Google refuses to index our domain. Any suggestions?
-
A very similar question was asked previously. (http://www.seomoz.org/q/why-google-did-not-index-our-domain) We've done everything in that post (and comments) and then some.
The domain is http://www.miwaterstewardship.org/ and, so far, we have:
- put "User-agent: * Allow: /" in the robots.txt (We recently removed the "allow" line and included a Sitemap: directive instead.)
- built a few hundred links from various pages including multiple links from .gov domains
- properly set up everything in Webmaster Tools
- submitted site maps (multiple times)
- checked the "fetch as googlebot" display in Webmaster Tools (everything looks fine)
- submitted a "request re-consideration" note to Google asking why we're not being indexed
Webmaster Tools tells us that it's crawling the site normally and is indexing everything correctly. Yahoo! and Bing have both indexed the site with no problems and are returning results. Additionally, many of the pages on the site have PR0 which is unusual for a non-indexed site. Typically we've seen those sites have no PR at all.

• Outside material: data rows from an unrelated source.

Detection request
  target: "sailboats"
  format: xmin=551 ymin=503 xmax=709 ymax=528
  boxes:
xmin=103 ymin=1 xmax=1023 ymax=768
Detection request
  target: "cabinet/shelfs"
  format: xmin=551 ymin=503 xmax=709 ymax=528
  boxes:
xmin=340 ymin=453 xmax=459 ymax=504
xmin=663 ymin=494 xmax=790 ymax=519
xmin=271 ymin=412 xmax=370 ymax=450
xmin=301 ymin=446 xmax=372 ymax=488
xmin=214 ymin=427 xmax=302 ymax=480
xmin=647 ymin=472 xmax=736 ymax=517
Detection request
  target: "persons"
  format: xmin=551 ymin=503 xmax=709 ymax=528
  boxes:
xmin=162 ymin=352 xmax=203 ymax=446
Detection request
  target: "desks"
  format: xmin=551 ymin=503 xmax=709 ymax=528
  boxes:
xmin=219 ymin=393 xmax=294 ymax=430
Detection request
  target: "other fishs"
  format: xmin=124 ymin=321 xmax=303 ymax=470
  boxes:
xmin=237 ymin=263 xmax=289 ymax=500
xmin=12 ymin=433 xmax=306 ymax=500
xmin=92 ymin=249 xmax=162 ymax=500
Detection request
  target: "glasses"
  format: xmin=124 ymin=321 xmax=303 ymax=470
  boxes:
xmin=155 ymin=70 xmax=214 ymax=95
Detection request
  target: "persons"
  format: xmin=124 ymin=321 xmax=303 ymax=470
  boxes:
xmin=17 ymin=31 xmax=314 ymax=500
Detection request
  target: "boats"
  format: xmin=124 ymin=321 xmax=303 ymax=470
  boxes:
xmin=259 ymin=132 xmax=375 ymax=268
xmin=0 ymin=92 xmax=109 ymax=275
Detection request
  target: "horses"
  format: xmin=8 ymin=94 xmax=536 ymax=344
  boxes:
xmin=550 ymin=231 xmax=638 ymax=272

If anyone has any ideas about what we could do I'm all ears. We've been working on this for about a month and cannot figure this thing out.
Thanks in advance for your advice.
-
You make excellent points. I'll escalate this to "the pros" and see if they're able to bring their guru powers to bear on the trouble.

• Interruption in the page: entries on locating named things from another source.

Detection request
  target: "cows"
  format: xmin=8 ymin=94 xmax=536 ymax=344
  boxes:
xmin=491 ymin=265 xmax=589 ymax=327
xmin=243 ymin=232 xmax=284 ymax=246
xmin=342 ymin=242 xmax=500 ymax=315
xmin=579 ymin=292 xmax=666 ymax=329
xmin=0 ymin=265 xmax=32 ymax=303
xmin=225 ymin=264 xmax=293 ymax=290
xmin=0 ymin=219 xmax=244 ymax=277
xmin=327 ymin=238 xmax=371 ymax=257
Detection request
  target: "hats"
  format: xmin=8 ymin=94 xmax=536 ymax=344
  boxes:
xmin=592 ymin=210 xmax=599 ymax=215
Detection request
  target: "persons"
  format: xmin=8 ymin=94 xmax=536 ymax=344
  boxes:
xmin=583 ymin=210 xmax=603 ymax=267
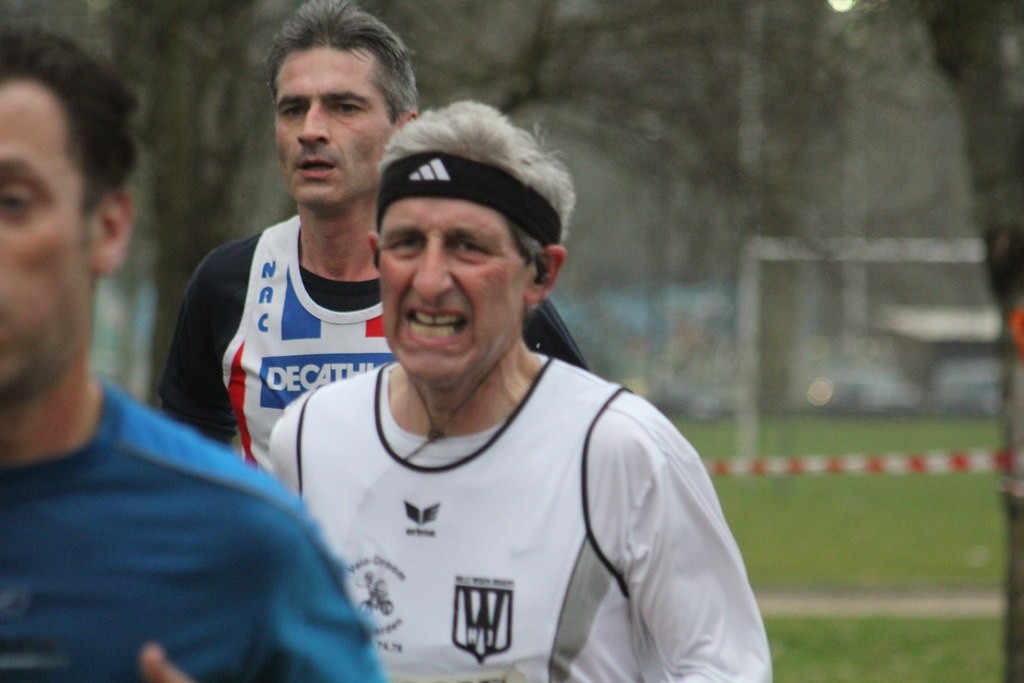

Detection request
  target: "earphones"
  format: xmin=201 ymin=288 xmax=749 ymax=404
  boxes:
xmin=534 ymin=259 xmax=548 ymax=285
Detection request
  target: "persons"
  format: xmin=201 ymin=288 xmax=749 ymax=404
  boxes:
xmin=0 ymin=19 xmax=389 ymax=683
xmin=270 ymin=99 xmax=774 ymax=683
xmin=157 ymin=1 xmax=591 ymax=476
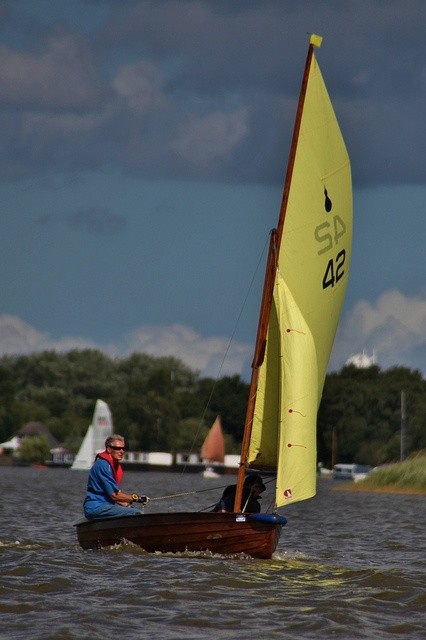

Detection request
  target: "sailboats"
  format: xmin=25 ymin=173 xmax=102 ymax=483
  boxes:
xmin=74 ymin=33 xmax=354 ymax=560
xmin=200 ymin=415 xmax=225 ymax=479
xmin=70 ymin=399 xmax=113 ymax=470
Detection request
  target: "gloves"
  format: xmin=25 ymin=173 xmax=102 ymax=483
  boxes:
xmin=131 ymin=494 xmax=150 ymax=505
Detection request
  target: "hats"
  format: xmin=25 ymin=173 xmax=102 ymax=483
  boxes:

Thanks again Ryan for all your advice. It is greatly appreciated.
-
Looking at the site I can confirm the following:
-
the home page is tagged index follow
-
the status code for the home page is 200, an OK response
-
the robots.txt file is valid and clear
-
your crawl reports look fine to me
-
you stated your sitemap is received and 73 of 75 pages are indexed
-
your site is clearly not in Google's index as a site:miwaterstewardship.org search shows nothing.
-
I looked at your sitemap. I am not familiar with .aspx sitemaps but it does contain valid html links which apparently is enough for Google to utilize
-
you stated your site is not under penalty, as per Google
The possibilities are:
-
one of the pieces of information we are depending on is incorrect
-
we are overlooking a key piece of information
-
our understanding of SEO in this case is not complete
-
there is an issue with Google which is preventing your site from being indexed.
At this point I would suggest using your 1 PRO question on this issue, and reference this Q&A thread. While I don't believe we missed anything we should get the team to look at this issue and rule out every last possibility.
-
-
Thanks for the suggestions, Ryan. All of the previous changes were made before Google did it's last crawl. Here's the other info...

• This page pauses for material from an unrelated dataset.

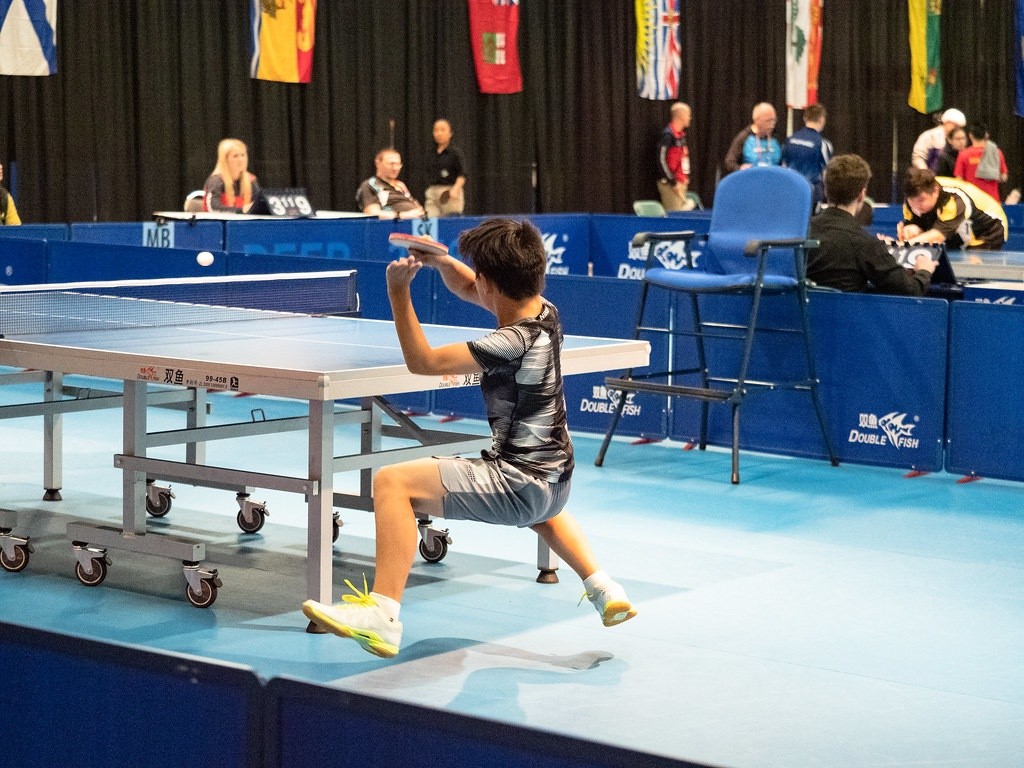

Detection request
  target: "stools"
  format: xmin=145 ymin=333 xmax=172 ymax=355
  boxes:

URLs Submitted = 78 / URLs in Web Index = 75 / The sitemap status is green check mark and it was downloaded today--June 14.
Geographic target has not been selected. Google has always been able to determine the crawl rate. I just changed the preferred domain to www.miwaterstewardship.org. That's the only change made recently.
This is another piece that baffles me. Check out the crawl stats for the site here: http://netvantagemarketing.com/temp/miws-crawl-stats.png
The bot is crawling an average of 63 pages per day and there's crawling activity since the middle of March. STILL, though...the domain absolutely will not appear in the index.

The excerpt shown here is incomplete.